start MATERIAL FOR THIS EXERCISE
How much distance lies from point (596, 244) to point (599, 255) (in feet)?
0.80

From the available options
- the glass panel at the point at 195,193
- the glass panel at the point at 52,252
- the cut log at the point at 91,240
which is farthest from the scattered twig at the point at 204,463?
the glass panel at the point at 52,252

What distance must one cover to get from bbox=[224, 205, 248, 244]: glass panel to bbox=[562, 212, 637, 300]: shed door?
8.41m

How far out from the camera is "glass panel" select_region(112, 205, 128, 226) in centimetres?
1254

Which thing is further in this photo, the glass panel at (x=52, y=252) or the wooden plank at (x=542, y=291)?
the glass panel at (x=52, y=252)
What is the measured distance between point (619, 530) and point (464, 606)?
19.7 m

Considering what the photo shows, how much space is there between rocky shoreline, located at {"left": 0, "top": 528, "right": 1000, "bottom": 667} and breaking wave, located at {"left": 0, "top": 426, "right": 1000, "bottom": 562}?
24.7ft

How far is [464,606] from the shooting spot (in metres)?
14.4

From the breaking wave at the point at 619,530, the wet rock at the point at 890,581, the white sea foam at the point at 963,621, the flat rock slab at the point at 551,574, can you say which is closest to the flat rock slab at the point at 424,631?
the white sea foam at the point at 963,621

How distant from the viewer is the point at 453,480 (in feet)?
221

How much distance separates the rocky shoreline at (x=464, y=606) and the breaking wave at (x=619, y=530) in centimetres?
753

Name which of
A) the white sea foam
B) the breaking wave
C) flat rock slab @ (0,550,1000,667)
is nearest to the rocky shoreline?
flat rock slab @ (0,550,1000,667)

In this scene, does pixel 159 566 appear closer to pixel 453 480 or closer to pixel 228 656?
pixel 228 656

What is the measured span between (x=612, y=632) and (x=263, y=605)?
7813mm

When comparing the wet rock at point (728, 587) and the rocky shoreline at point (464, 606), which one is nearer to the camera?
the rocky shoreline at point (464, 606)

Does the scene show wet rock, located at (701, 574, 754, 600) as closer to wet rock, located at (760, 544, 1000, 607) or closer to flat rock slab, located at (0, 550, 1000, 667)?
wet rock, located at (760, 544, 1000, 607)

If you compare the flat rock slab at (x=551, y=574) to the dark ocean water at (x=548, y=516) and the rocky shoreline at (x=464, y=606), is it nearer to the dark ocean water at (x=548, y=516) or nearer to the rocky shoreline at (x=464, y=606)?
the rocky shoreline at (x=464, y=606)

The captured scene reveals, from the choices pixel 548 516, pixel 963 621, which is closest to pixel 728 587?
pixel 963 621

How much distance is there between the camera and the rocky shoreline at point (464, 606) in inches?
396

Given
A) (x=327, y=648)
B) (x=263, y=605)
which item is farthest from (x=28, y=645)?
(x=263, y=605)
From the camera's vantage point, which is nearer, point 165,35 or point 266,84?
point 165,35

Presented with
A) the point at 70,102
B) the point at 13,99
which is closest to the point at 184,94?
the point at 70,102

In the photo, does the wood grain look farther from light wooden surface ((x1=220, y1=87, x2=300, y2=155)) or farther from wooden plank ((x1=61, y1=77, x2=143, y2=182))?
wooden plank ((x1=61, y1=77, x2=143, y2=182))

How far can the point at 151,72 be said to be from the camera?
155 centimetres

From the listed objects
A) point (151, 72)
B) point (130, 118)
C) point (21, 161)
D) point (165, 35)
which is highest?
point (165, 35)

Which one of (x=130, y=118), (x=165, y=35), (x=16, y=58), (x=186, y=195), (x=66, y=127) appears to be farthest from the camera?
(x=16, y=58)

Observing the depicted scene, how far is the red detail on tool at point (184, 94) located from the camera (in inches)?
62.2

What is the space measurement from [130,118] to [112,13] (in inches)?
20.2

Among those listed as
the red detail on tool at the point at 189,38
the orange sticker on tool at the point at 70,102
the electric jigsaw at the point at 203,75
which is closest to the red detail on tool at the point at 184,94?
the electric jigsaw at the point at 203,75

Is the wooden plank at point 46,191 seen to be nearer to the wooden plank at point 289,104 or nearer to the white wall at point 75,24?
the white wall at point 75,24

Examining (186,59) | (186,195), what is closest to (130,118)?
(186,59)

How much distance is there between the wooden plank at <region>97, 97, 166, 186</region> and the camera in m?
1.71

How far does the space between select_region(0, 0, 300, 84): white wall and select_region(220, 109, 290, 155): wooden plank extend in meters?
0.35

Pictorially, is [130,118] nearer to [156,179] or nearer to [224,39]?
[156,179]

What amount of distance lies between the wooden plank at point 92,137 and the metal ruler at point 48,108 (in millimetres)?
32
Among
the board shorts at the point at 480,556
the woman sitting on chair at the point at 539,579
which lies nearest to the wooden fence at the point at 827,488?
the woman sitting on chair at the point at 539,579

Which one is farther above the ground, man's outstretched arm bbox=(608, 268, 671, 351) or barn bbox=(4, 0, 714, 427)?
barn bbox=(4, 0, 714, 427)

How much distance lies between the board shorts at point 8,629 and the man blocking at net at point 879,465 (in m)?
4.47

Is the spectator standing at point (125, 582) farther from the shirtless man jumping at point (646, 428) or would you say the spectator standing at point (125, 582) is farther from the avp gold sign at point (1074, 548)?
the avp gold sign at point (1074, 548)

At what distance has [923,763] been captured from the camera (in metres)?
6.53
end MATERIAL FOR THIS EXERCISE
### [GIVEN INSTRUCTION]
Print nothing but the lines from the line with "What is the space" to the last line of the records above. Both of those lines count.

### [FINISHED EXERCISE]
What is the space measurement from [130,118] to [112,13] (in inches)?
20.2

Among those listed as
the red detail on tool at the point at 189,38
the orange sticker on tool at the point at 70,102
the electric jigsaw at the point at 203,75
which is closest to the red detail on tool at the point at 184,94?
the electric jigsaw at the point at 203,75

Is the wooden plank at point 46,191 seen to be nearer to the wooden plank at point 289,104 or nearer to the white wall at point 75,24?
the white wall at point 75,24

Examining (186,59) | (186,195), what is closest to (130,118)?
(186,59)

How much distance is there between the wooden plank at <region>97, 97, 166, 186</region> and the camera in m?
1.71

How far does the space between select_region(0, 0, 300, 84): white wall and select_region(220, 109, 290, 155): wooden plank extend in meters?
0.35

Pictorially, is [130,118] nearer to [156,179] or nearer to [224,39]?
[156,179]

What amount of distance lies between the wooden plank at point 92,137 and the metal ruler at point 48,108 (in millimetres)?
32
Among
the board shorts at the point at 480,556
the woman sitting on chair at the point at 539,579
which lies nearest to the wooden fence at the point at 827,488?
the woman sitting on chair at the point at 539,579

Which one is farther above the ground, man's outstretched arm bbox=(608, 268, 671, 351) or barn bbox=(4, 0, 714, 427)?
barn bbox=(4, 0, 714, 427)

How much distance lies between the board shorts at point 8,629 and the man blocking at net at point 879,465 (in m)?
4.47

Is the spectator standing at point (125, 582) farther from the shirtless man jumping at point (646, 428) or would you say the spectator standing at point (125, 582) is farther from the avp gold sign at point (1074, 548)?
the avp gold sign at point (1074, 548)

At what distance has [923,763] been captured from the camera (in metres)?
6.53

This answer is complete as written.